Interwoven Teamsite Branches
Interwoven Teamsite had an extremely complex method of managing content publication hierarchy. The content repository could be segmented into branches and sub-branches. A branch would have one Staging area, one or more Editions and one or more Workareas.
An Edition was a snapshot of the entire branch at a certain point. Workareas were areas where users or groups could work on in-progress content. You could control item locking (via check-in, check-out) or resolve workarea differences in Staging.
The overall model was extremely complex, and one of the potential reasons why Teamsite fell out of favor (the other being the decoupled nature of Teamsite as dynamic systems such as Drupal, Ektron, Episerver, Sitecore, and Day CQ became more popular). Most of those systems reduced the complexity to a simple two-stage (editing/draft and published/live) process. Marketers tended to prefer the agility of those systems over the complex governance that Teamsite provided. Additionally, an administrator would need to map these complex branch relationships into a URL directory structure on the rendered site.

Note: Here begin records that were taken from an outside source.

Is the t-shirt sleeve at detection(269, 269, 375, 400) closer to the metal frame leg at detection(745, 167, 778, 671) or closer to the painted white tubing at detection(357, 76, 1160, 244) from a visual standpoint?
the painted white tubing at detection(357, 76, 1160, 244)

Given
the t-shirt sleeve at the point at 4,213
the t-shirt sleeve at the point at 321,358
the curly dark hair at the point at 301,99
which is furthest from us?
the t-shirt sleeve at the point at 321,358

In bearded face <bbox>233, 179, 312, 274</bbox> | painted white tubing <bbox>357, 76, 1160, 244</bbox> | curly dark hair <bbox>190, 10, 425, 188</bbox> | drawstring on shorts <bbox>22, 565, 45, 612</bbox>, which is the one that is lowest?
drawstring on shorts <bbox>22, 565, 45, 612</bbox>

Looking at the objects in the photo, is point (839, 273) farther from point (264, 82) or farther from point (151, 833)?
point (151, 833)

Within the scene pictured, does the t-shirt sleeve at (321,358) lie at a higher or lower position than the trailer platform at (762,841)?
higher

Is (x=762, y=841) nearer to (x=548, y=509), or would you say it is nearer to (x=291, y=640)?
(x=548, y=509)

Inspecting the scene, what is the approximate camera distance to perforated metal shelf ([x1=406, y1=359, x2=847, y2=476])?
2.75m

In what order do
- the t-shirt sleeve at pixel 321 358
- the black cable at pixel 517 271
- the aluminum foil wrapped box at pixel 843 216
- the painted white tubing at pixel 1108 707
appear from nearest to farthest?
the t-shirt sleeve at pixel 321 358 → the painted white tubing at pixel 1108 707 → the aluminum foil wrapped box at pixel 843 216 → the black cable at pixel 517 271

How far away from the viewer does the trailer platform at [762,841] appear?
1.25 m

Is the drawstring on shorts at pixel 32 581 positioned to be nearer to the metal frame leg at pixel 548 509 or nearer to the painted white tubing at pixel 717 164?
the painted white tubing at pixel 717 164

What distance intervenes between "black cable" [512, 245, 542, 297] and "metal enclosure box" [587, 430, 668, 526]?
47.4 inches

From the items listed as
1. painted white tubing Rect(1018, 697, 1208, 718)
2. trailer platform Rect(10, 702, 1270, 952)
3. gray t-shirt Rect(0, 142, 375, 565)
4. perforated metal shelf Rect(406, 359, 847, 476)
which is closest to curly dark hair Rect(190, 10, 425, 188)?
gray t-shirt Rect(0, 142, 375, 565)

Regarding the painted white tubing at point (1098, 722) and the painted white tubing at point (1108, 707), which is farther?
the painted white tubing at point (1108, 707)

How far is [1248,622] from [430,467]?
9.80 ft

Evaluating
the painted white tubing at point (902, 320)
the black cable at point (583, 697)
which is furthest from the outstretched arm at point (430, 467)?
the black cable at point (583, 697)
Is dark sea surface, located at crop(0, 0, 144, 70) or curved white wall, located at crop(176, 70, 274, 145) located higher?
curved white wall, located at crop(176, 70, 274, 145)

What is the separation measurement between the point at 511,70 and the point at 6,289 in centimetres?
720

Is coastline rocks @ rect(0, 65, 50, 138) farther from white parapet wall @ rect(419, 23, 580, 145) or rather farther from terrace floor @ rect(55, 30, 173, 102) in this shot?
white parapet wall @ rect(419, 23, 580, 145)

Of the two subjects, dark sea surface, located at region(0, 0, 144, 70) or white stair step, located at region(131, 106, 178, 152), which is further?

That said, with the rise of omni-channel use cases such as kiosk and mobile applications, many headless systems now support functions similar to editions, where an entire set of content may be associated with an external product/application version - so many of these concepts are being revisited to suit product-oriented tasks, rather than web pages. Ironically, the pattern of Teamsite having a form-based content repository, coupled with static site generation and content deployment (via OpenDeploy) is now a very common approach with headless CMS systems. The difference being today the tools today are far cheaper and far more mature (easy content modeling, better APIs, SaaS delivery, extensive APIs and webhooks, easy interface customization, etc.)